→ Texte d'étude:
⁂

Les Bourses et le marché obligataire ont salué l’initiative avec enthousiasme. C’est que le message est particulièrement propice au marché des capitaux : les taux d’intérêt resteront faibles longtemps encore. Que la conjoncture européenne en profitera reste une question sans réponse. Nous en doutons pour plusieurs raisons. Tant techniquement qu’économiquement ou même conjoncturellement, les nouvelles mesures auront une incidence plus néfaste qu’on ne l’imagine.
Augmenter le pouvoir d’achat
Depuis que la crise sévit, malgré l’expansion monétaire phénoménale de ces dernières années, la récession prévaut en Occident. Les entreprises tout comme les particuliers qui disposent de liquidités, sont peu enclins à les investir ou à les dépenser. La raison est évidente : tant que la confiance dans l’avenir fera défaut, rien ne changera. Les taux d’intérêt peuvent descendre sous zéro, personne ne changera d’attitude. Personne ne contractera de nouveaux crédits si les perspectives professionnelles restent moroses. Si on veut véritablement redresser la conjoncture, il n’y a pas trente-six solutions, seule l’augmentation du pouvoir d’achat y pourvoira, surtout dans une économie basée sur la consommation. On n’y arrivera jamais par le biais du crédit.
Les mesures ne réussiront pas non plus sur le plan technique. La BCE envisage de débourser quelque 1.000 milliards d’EUR. Il n’est pas clair si ce montant proviendra exclusivement de ce programme d’achat ou s’il inclut le TLTRO. Mais comme annoncé la semaine passée, le marché des emprunts sécurisés est trop étroit et diversifié en Europe pour qu’il puisse actuellement convenir efficacement. Son importance est estimée à quelque 200 milliards d’EUR répartis dans tout l’Europe. La distribution ne pourrait théoriquement pas dépasser ce montant. Montant qui reste de toute façon dérisoire pour relancer la machine européenne.
En voulant acheter des obligations sécurisées, la BCE promeut involontairement la spéculation. Pour participer à la distribution, les banques sont obligées de remettre des emprunts sécurisés. Elles doivent donc d’abord fournir du crédit aux intéressés et “réemballer” ensuite ces crédits dans ce genre d’emprunts. Mais comme évoqué plus haut, si personne ne veut contracter de nouveaux crédits, les banques ne pourront pas émettre de nouvelles obligations sécurisées. A moins qu’elles ne sécurisent des crédits effectués hors de l’Union.
A cause de la faiblesse des taux d’intérêt, du recul de l’EUR et du manque d’octrois de nouveaux crédits dans la zone euro, les banques peuvent profiter de l’aubaine pour fournir du crédit en dehors de celle-ci et le sécuriser par la suite pour céder les emprunts à la BCE. Elles pratiqueraient, en quelque sorte, une nouvelle forme de carry trade. Et comme toute expansion monétaire, celle-ci attisera la guerre des devises.

⁂

→ Documents d'étude:
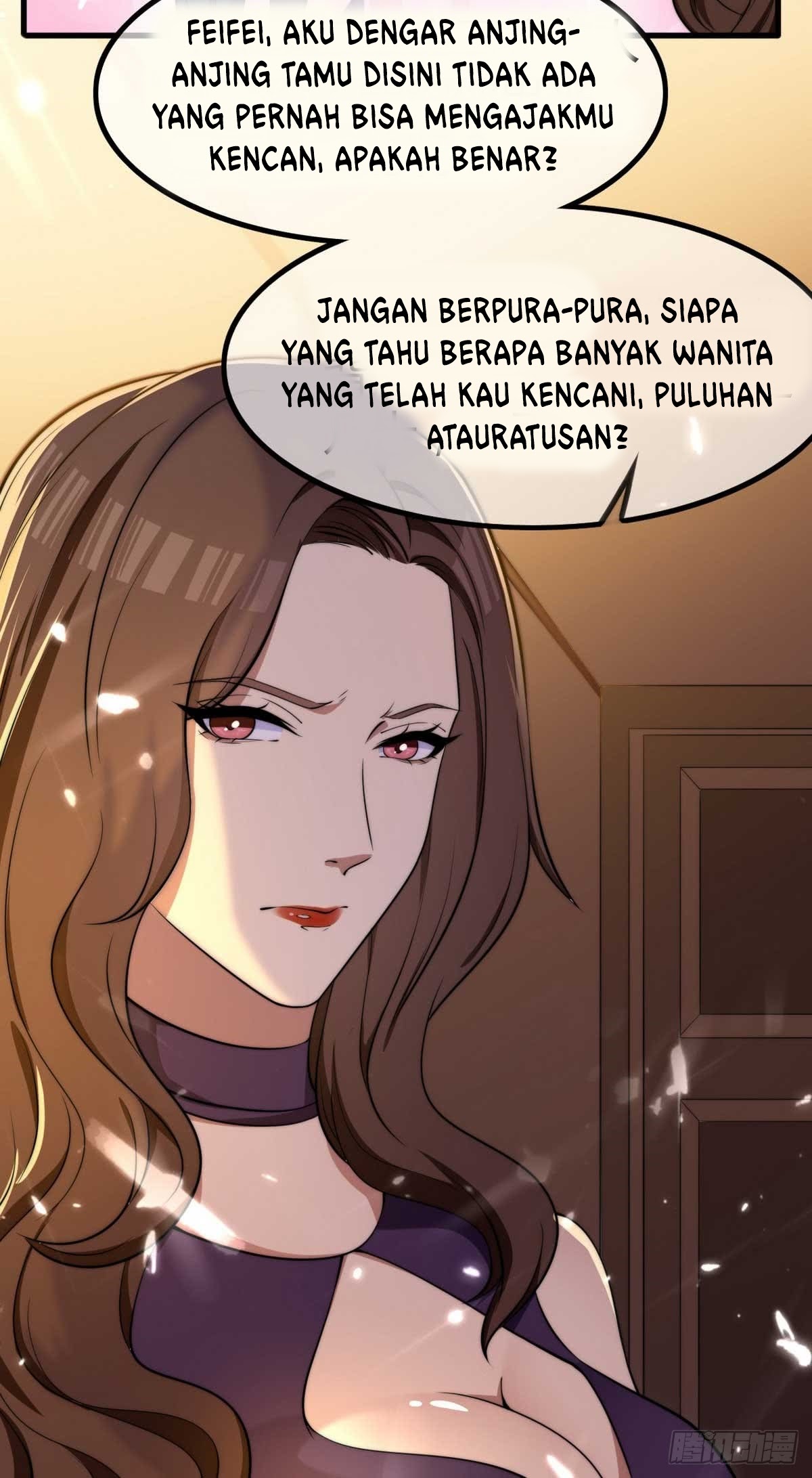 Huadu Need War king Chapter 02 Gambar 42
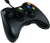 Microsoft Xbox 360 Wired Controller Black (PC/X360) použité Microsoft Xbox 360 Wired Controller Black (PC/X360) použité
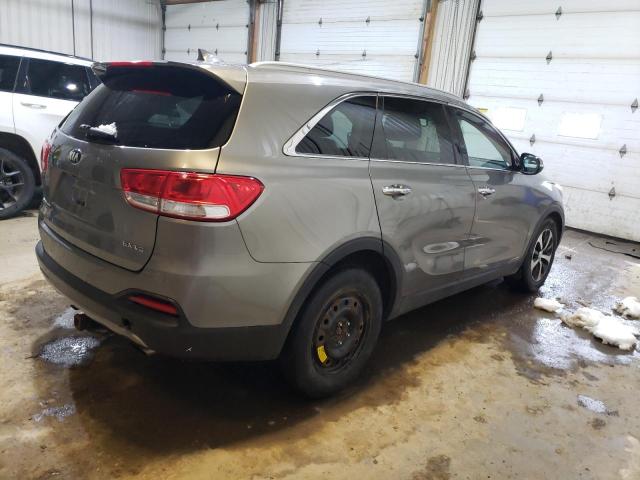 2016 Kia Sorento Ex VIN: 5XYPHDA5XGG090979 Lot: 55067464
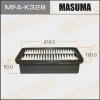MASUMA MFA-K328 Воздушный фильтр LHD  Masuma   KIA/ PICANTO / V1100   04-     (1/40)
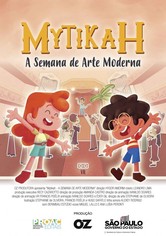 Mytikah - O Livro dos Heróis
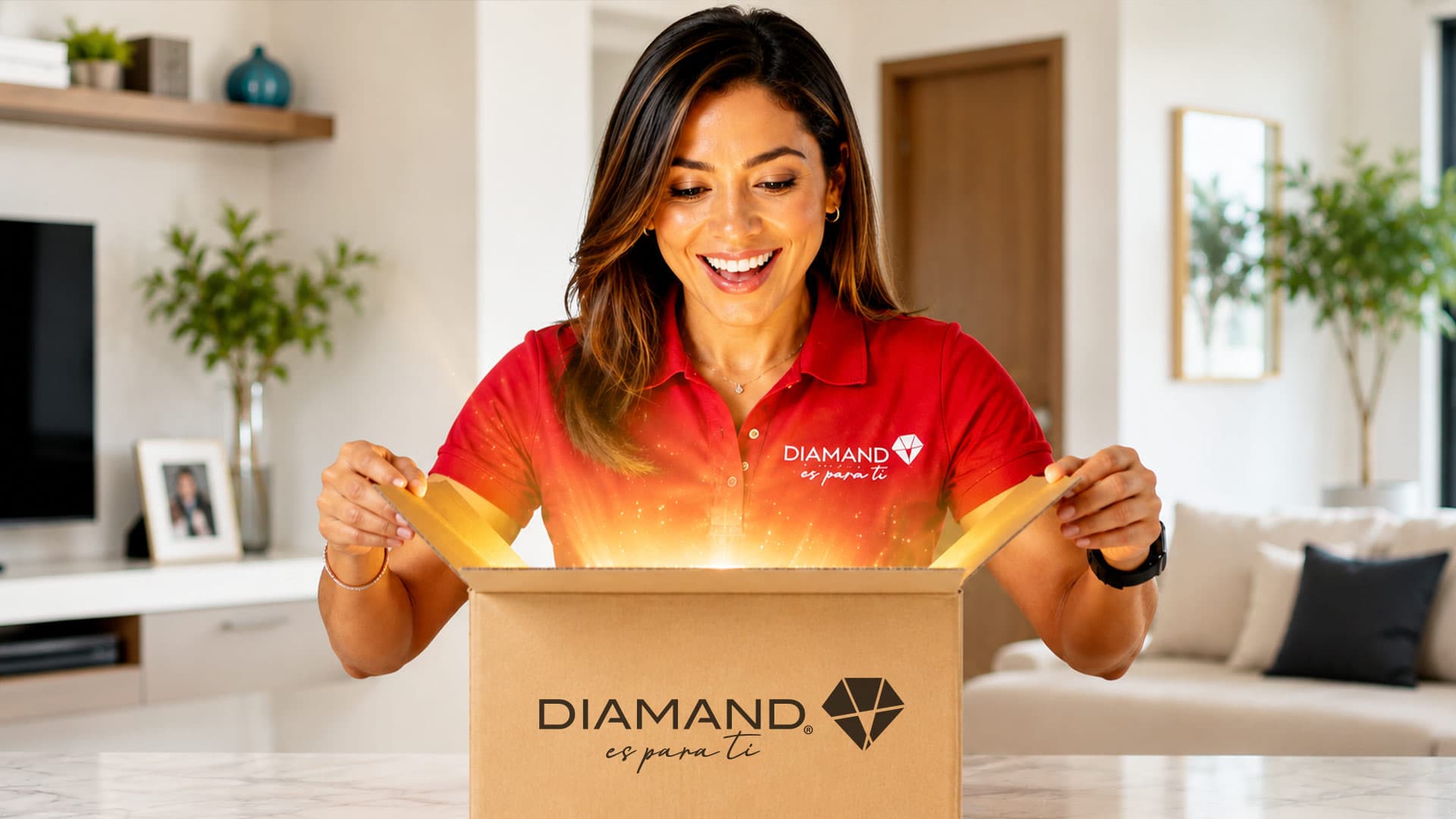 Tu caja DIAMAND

⁂

→ Travail demandé:
1. Répondez aux questions suivantes d'après le texte d'étude :
(a) Comment les Bourses et le marché obligataire ont-ils accueilli l'initiative ?
(b) Quelle somme la BCE envisage-t-elle de débourser ?
(c) À combien est estimée l'importance du marché des emprunts sécurisés en Europe ?
2. Mettez à jour le passage du texte d'étude qui va de « Augmenter le pouvoir » jusqu'à « biais du crédit. » : remplacez « récession » par « stagnation ».
3. Dans le texte d'étude, relevez les causes qui permettent aux banques de fournir du crédit en dehors de la zone euro.

→ Réponses attendues:
1.
(a) Ils l'ont saluée avec enthousiasme.
(b) Quelque 1.000 milliards d'EUR.
(c) À quelque 200 milliards d'EUR.

2.
Augmenter le pouvoir d’achat
Depuis que la crise sévit, malgré l’expansion monétaire phénoménale de ces dernières années, la stagnation prévaut en Occident. Les entreprises tout comme les particuliers qui disposent de liquidités, sont peu enclins à les investir ou à les dépenser. La raison est évidente : tant que la confiance dans l’avenir fera défaut, rien ne changera. Les taux d’intérêt peuvent descendre sous zéro, personne ne changera d’attitude. Personne ne contractera de nouveaux crédits si les perspectives professionnelles restent moroses. Si on veut véritablement redresser la conjoncture, il n’y a pas trente-six solutions, seule l’augmentation du pouvoir d’achat y pourvoira, surtout dans une économie basée sur la consommation. On n’y arrivera jamais par le biais du crédit.

3.
- la faiblesse des taux d'intérêt
- le recul de l'EUR
- le manque d'octrois de nouveaux crédits dans la zone euro